On 1/9/2012 8:08 AM, Sven Hartge wrote:
Stan Hoeppner <stan@hardwarefreak.com> wrote:
The quota for students is 1GiB here. If I provide each of my 4 nodes with 500GiB of storage space, this gives me 2TiB now, which should be sufficient. If a nodes fills, I increase its storage space. Only if it fills too fast, I may have to rebalance users.
That should work.
And I never wanted to place the users based on their current size. I knew this was not going to work because of the reasons you mentioned.
I just want to hash their username and use this as a function to distribute the users, keeping it simple and stupid.
My apologies Sven. I just re-read your first messages and you did mention this method.

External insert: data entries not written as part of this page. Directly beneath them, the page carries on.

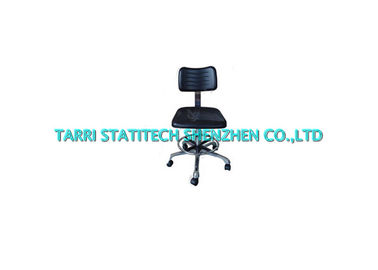 China Black Anti Static ESD Office Chair PU Foam Footring Lightweight Chemical plant distributor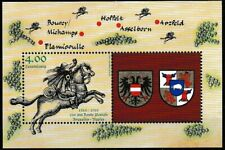 Luxembourg 2016 Mnh Sc# 1436 50th Anniversary Postal Route Mint/Never Hinged 00006000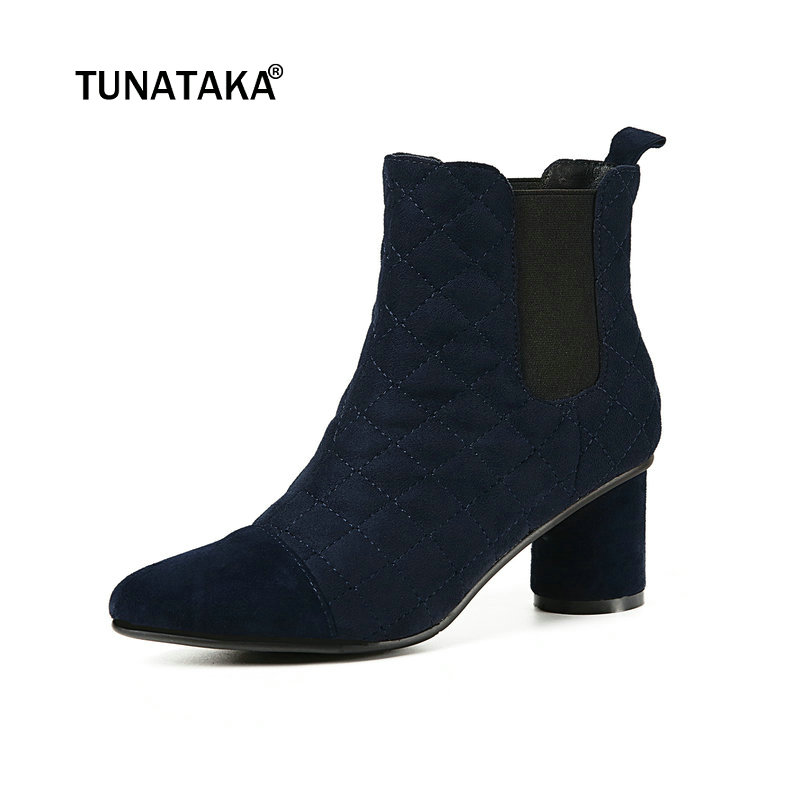 Women Suede Comfort Thick Heel Chelsea Boots Fashion Slip On Ankle Boots Ladies Pointed Toe Autumn Winter Shoes Blue Brown new arrival genuine leather pointed toe fashion winter boots rivets thick heel slip on chelsea boots handmade ankle boots l93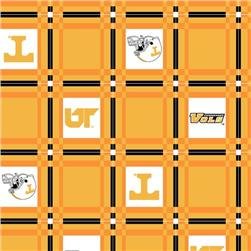 Collegiate Tailgate Vinyl Tablecloth University of Tennesse Orange/White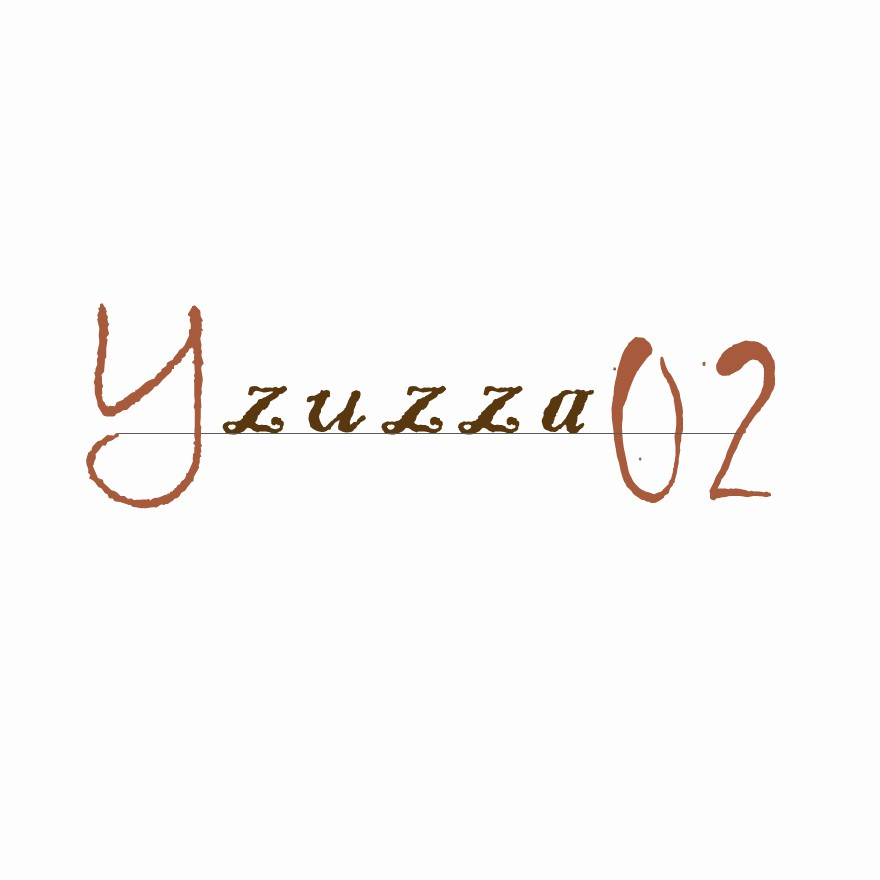 yzuzza02.vn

Yes, I know. But right now, if I lose my one and only mail storage servers, all users mailboxes will be offline, until I am either a) able to repair the server, b) move the disks to my identical backup system (or the backup system to the location of the failed one) or c) start the backup system and lose all mails not rsynced since the last rsync-run.
True. 3/4 of users remaining online is much better than none. :)
It is not easy designing a mail system without a SPoF which still performs under load.
And many other systems for that matter.
For example, once a time I had a DRDB (active/passive( setup between the two storage systems. This would allow me to start my standby system without losing (nearly) any mail. But this was awful slow and sluggish.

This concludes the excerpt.